- Written task -
Reproduce all of the data exactly.

- Excerpted records -
....
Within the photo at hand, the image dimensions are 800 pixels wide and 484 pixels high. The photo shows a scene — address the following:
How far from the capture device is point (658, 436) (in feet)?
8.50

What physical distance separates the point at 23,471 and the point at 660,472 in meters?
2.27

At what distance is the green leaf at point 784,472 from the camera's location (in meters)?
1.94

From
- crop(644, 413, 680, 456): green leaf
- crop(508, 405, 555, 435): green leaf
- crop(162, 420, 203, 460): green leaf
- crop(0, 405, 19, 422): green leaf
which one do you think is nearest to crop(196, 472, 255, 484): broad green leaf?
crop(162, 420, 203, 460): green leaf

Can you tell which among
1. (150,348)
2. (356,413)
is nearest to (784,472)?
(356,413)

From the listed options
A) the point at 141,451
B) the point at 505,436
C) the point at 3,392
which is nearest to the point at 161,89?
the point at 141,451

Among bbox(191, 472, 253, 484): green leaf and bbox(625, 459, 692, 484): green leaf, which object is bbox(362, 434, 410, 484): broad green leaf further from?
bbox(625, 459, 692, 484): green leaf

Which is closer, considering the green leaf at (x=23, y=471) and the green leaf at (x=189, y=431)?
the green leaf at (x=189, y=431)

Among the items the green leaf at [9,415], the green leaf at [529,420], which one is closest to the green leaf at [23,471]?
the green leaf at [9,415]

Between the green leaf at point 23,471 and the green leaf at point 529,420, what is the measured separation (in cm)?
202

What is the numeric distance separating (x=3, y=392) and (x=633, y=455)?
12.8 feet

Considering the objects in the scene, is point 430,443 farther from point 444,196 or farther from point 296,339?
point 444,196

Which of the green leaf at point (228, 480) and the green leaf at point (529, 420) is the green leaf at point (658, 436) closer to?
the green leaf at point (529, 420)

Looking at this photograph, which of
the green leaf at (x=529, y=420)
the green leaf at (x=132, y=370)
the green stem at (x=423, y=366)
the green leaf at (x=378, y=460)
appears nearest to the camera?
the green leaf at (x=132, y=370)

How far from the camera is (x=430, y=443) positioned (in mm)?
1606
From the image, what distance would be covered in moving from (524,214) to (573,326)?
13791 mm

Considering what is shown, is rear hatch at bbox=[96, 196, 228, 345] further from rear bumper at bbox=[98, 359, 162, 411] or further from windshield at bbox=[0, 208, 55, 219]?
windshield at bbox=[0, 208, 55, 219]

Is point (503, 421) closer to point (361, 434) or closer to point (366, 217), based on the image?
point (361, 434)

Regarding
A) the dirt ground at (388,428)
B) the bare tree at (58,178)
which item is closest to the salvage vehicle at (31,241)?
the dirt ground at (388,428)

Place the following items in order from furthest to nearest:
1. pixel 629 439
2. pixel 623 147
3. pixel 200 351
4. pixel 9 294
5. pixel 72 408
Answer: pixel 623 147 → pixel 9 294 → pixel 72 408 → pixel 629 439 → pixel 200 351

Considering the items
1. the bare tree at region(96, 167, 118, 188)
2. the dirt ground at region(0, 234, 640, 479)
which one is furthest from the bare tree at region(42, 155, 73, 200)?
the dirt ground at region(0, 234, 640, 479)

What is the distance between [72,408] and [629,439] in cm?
....
- Correct output -
Within the photo at hand, the image dimensions are 800 pixels wide and 484 pixels high. The photo shows a scene — address the following:
How far from the capture device is point (658, 436) (in feet)?
8.50

What physical distance separates the point at 23,471 and the point at 660,472 in meters?
2.27

At what distance is the green leaf at point 784,472 from the camera's location (in meters)?
1.94

From
- crop(644, 413, 680, 456): green leaf
- crop(508, 405, 555, 435): green leaf
- crop(162, 420, 203, 460): green leaf
- crop(0, 405, 19, 422): green leaf
which one do you think is nearest to crop(196, 472, 255, 484): broad green leaf?
crop(162, 420, 203, 460): green leaf

Can you tell which among
1. (150,348)
2. (356,413)
is nearest to (784,472)?
(356,413)

From the listed options
A) the point at 141,451
B) the point at 505,436
C) the point at 3,392
which is nearest to the point at 161,89?
the point at 141,451

Among bbox(191, 472, 253, 484): green leaf and bbox(625, 459, 692, 484): green leaf, which object is bbox(362, 434, 410, 484): broad green leaf further from?
bbox(625, 459, 692, 484): green leaf

Which is closer, considering the green leaf at (x=23, y=471) and the green leaf at (x=189, y=431)?
the green leaf at (x=189, y=431)

Among the items the green leaf at [9,415], the green leaf at [529,420], which one is closest to the green leaf at [23,471]?
the green leaf at [9,415]

Between the green leaf at point 23,471 and the green leaf at point 529,420, what is the measured separation (in cm)?
202

What is the numeric distance separating (x=3, y=392) and (x=633, y=455)?
12.8 feet

Considering the objects in the scene, is point 430,443 farther from point 444,196 or farther from point 296,339?
point 444,196

Which of the green leaf at point (228, 480) and the green leaf at point (529, 420) is the green leaf at point (658, 436) closer to?
the green leaf at point (529, 420)

Looking at this photograph, which of
the green leaf at (x=529, y=420)
the green leaf at (x=132, y=370)
the green stem at (x=423, y=366)
the green leaf at (x=378, y=460)
appears nearest to the camera?
the green leaf at (x=132, y=370)

How far from the camera is (x=430, y=443) positioned (in mm)?
1606
From the image, what distance would be covered in moving from (524,214) to (573,326)?
13791 mm

Considering what is shown, is rear hatch at bbox=[96, 196, 228, 345] further from rear bumper at bbox=[98, 359, 162, 411] or further from windshield at bbox=[0, 208, 55, 219]?
windshield at bbox=[0, 208, 55, 219]

Is point (503, 421) closer to point (361, 434) or closer to point (366, 217), based on the image?
point (361, 434)

Regarding
A) the dirt ground at (388,428)
B) the bare tree at (58,178)
which item is closest to the salvage vehicle at (31,241)?
the dirt ground at (388,428)

Place the following items in order from furthest to nearest:
1. pixel 629 439
2. pixel 623 147
3. pixel 200 351
4. pixel 9 294
5. pixel 72 408
Answer: pixel 623 147 → pixel 9 294 → pixel 72 408 → pixel 629 439 → pixel 200 351

Considering the items
1. the bare tree at region(96, 167, 118, 188)
2. the dirt ground at region(0, 234, 640, 479)
which one is furthest from the bare tree at region(42, 155, 73, 200)?
the dirt ground at region(0, 234, 640, 479)

What is the distance between [72,408] and [629,439] in cm?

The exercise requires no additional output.